> _Task set_:
- A) Answer these questions using the Ron Paul text:
(i) In which state has the writer been involved in "delegate training" meetings?
(ii) Which Barry Goldwater speech does the text name, and in what year was it given?
(iii) What does the writer give as one of the main reasons for finally supporting Ron Paul?
- B) Extract the section of the Ron Paul text that opens with the words containing "I have been" and closes with "showing up anymore.". Keep every word and punctuation mark unchanged.

> _Provided text_:
*** Block opens ***
So let me see if I've got this straight ... while the Paul campaign was enjoying a modicum of success over the past months, the "Paul Revolution" was viewed with approbation by Benton et al ... but now that the fireworks are more or less over, they are all a bunch of scalawags and the Paul campaign is running from them? Seems like you're not giving Paul much credit for loyalty to his supporters. Mightn't an ever so much more sensible answer be that RP has simply decided to husband his meager resources to continue the crusade into the future? (Recall that one of Ron Paul's main precepts is fiscal responsibility)

I was a long time coming to Ron Paul, and one of the main reasons that I finally did support him was his incredible consistency - his goals have never varied ... and I don't believe he has changed either his mission or his message as the 2012 denouement draws near.

His much-articulated strategy has ALWAYS been to secure as many delegates as possible (Paul is a very smart man - I doubt he ever seriously entertained the notion that he would actually be elected POTUS) ... and securing delegates is what the efforts both in and out of the "official" campaign have always been about. You draw what seems to me to be a delicate, even spurious, distinction between Paul's inner circle and the grass-roots movement on his behalf (what you call the Ron Paul Revolution). Too much conspiracy theory, too many "wheels-within-wheels", too many shadows where none exist ... in short, your approach is too cynical by half ... Ron Paul supporters are just, well, Ron Paul supporters ... and that's all he has ever asked any of us to be.

I have been involved in some "delegate training" meetings here in Nebraska, since the official announcement by the campaign. I was, quite frankly, expecting anger from some (at the Paul campaign staff), and apathy by the rest, for believing that there was no point in showing up anymore.

I saw nothing more than mere hints of either of those things. The Ron Paul supporters of this time around (as opposed to 2008), seem--on the whole--to have a much longer view of the effort. When I see 21 year olds asking me how they can get themselves positioned to being county GOP officers, or when they're asking me questions about the commitment of time involved in being on their county or state central committees, I have a new sense of hope. There are far more principled folks this time around than last, who understand that the battle is not just about Ron Paul, but about the soul of the Republican Party.

There have been several things about the "official" campaign that have frustrated me, at times. But those of us who are students of political history have known all along that the chances of Ron Paul becoming president were/are virtually nil. But this may be an instance of winning without winning, if the balance of power starts to shift inside the Republican Party.

Twenty years. That's how long it took between Barry Goldwater's "grow up conservatives" speech in 1960 until the heir of the conservative revolution, Ronald Reagan, was elected in 1980. Start the clock with the Rally for the Republic in 2008. I don't think it's going to take that long this time, but it's not going to happen this year.
*** Block closes ***
> _Information provided_:
*** Block opens ***
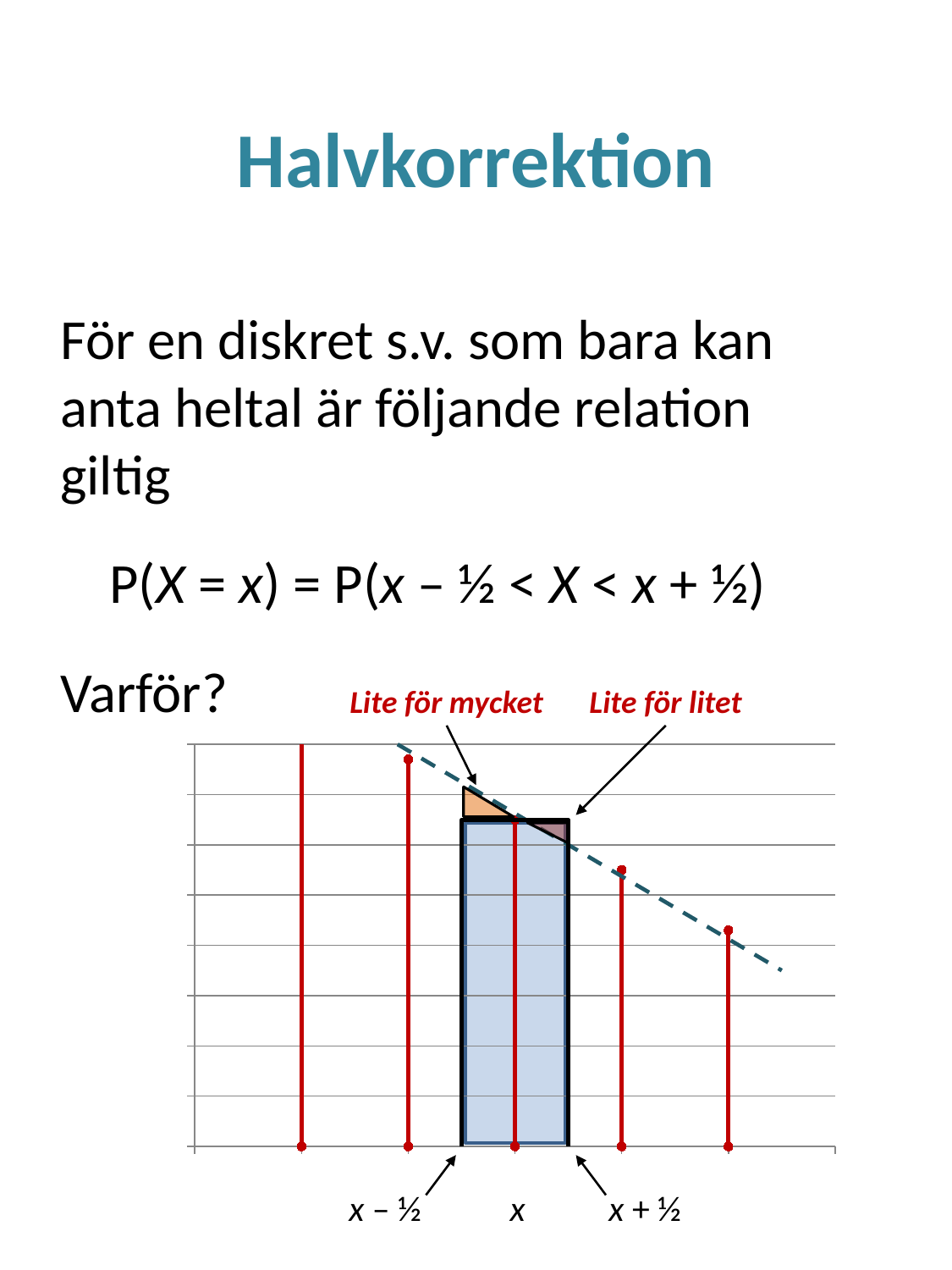
Which red stem is the shortest in the chart? the rightmost one What text labels the small orange triangle above the shaded rectangle? Lite för mycket How many red vertical stems (data points) are plotted in the chart? 5 Which is taller: the red stem at x or the red stem immediately to its right? the red stem at x Do the heights of the red stems rise or fall from left to right along the x axis? fall What are the three labels printed below the x axis of the chart? x − ½, x, x + ½ Which x-axis label marks the right edge of the shaded rectangle? x + ½ What text labels the small grey triangle at the top right of the shaded rectangle? Lite för litet Which x-axis label marks the left edge of the shaded rectangle? x − ½ Which red stem is the tallest: the leftmost one or the rightmost one? the leftmost one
*** Block closes ***
> _Answers for the tasks_:
- A)
(i) Nebraska.
(ii) The "grow up conservatives" speech, given in 1960.
(iii) His incredible consistency, because his goals have never varied.

- B)
I have been involved in some "delegate training" meetings here in Nebraska, since the official announcement by the campaign. I was, quite frankly, expecting anger from some (at the Paul campaign staff), and apathy by the rest, for believing that there was no point in showing up anymore.